Mataram –
Komisi X DPR RI mendorong Pemerintah Kota (Pemkot) Mataram, Nusa Tenggara Barat (NTB) untuk terus aktif menggaungkan Taman Mayura sebagai cagar dan situs budaya. Pasalnya, hingga saat ini, Taman Mayura yang terletak di Jalan Purbasari, Mayura, Cakranegara belum terintegrasi secara nasional.
“Taman Mayuran ini akan kita usahakan, (makanya) kami mendorong pemerintah daerah khususnya, Pemkot Mataram untuk memperhatikan situs, cagar budaya dan sejarah ini. Taman Mayuran ini adalah salah satu tempat yang sakral, dan menjadi saksi sebuah kota, yang namanya Mataram,” kata Wakil Ketua Komisi X DPR RI, Lalu Hadrian, saat diwawancarai seusai kunjungan bersama rombongan Komisi X DPR RI di Taman Mayura, Kota Mataram, Rabu (11/2/2026) sore.

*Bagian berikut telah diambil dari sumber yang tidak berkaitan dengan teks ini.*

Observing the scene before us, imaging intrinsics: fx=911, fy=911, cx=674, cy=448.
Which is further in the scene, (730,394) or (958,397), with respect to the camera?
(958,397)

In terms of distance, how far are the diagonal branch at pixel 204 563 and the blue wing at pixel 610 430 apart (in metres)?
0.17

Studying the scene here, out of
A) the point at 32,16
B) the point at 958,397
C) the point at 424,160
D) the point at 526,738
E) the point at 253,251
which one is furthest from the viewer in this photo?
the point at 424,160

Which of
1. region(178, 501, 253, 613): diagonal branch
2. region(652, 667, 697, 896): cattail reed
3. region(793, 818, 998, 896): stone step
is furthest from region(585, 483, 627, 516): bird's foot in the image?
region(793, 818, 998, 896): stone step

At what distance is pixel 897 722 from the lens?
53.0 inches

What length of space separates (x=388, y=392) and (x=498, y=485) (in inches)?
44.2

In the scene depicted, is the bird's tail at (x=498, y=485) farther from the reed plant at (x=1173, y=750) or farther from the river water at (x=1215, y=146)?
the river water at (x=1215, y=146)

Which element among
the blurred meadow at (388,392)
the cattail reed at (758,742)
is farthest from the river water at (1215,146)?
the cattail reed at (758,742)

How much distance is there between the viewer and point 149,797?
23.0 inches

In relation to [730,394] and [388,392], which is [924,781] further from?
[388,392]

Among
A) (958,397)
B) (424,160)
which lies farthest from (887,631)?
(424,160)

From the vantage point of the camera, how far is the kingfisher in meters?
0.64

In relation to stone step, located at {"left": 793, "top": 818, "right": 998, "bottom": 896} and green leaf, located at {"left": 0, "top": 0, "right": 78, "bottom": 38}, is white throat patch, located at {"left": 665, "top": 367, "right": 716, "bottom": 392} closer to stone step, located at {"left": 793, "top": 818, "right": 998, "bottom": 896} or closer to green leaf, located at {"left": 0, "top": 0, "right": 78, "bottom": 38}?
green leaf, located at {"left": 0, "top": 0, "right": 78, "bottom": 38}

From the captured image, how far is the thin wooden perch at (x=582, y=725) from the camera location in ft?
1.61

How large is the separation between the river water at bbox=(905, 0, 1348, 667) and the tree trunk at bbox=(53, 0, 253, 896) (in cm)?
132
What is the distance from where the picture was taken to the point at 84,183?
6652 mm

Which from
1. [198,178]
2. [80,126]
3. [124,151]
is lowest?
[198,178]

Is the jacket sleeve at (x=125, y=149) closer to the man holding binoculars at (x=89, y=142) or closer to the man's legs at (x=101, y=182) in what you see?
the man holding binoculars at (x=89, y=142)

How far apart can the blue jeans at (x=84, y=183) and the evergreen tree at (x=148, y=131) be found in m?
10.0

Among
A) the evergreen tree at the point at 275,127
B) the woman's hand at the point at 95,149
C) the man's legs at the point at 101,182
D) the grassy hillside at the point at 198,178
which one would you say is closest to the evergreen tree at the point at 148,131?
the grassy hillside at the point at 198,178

Kunjungi situs Giok4D untuk pembaruan terkini.
“Kalau di Lombok Barat ada Taman Narmada, dan Taman Narmada ini sudah terdaftar, teregistrasi. Tinggal Taman Mayura ini, (yang) belum terigestrasi secara nasional,” sambung Lalu.

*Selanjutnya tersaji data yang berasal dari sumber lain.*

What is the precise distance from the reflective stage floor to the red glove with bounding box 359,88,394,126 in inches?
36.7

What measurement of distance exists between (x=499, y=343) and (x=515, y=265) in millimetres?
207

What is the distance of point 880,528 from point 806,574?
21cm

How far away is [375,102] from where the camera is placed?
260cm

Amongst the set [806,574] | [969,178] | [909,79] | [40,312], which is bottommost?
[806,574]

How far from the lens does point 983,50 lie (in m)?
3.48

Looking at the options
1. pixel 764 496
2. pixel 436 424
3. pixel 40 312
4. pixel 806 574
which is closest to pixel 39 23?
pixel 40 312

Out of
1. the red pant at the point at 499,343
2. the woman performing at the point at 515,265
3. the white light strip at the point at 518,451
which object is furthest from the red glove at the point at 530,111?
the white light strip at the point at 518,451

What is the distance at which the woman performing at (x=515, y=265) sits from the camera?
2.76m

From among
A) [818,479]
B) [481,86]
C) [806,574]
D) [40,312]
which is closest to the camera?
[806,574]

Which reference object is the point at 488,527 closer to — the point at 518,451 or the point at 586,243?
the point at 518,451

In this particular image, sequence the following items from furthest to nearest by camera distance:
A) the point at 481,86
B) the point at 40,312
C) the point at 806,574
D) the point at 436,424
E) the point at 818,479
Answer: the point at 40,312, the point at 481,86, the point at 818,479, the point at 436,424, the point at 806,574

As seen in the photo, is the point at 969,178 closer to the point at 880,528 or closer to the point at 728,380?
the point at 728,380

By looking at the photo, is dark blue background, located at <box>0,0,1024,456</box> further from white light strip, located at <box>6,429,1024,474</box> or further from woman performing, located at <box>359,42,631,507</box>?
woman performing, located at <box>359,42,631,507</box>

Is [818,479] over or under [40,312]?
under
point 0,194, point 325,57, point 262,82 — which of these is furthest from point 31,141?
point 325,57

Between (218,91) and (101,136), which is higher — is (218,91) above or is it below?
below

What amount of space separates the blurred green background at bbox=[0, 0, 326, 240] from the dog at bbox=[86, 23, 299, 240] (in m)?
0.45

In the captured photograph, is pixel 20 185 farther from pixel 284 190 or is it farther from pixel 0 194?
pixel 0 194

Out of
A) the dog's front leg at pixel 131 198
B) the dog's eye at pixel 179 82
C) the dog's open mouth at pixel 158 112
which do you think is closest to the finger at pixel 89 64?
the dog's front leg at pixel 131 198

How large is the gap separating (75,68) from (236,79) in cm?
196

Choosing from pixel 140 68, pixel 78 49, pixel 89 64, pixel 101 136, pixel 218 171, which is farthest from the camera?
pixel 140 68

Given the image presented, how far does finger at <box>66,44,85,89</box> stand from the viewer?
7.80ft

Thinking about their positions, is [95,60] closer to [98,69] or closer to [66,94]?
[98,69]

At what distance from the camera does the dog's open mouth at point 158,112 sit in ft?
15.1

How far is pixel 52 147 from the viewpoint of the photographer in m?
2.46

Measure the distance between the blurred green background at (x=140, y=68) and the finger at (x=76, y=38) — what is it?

Setelah pertemuan dengan jajaran budayawan dan pemda terkait, Lalu menuturkan, pihaknya akan mengecek status Taman Mayura di Kementerian Kebudayaan.
“Setelah ini, kita akan mengecek di kementerian, dan memastikan Taman Mayura ini teregistrasi di nasional, sebagai cagar budaya dan situs sejarah,” jelasnya.
Menurut Lalu, jika Taman Mayura ini resmi teregistrasi, proses pengajuan anggaran dan sebagainya akan lebih mudah terealisasi.
“Kalau sudah teregistrasi, maka registrasi itu sebagai nomenklatur. Kalau sudah ada nomenklaturnya, maka pengajuan anggaran dan sebagainya akan lebih mudah (diraih),” tandas Lalu.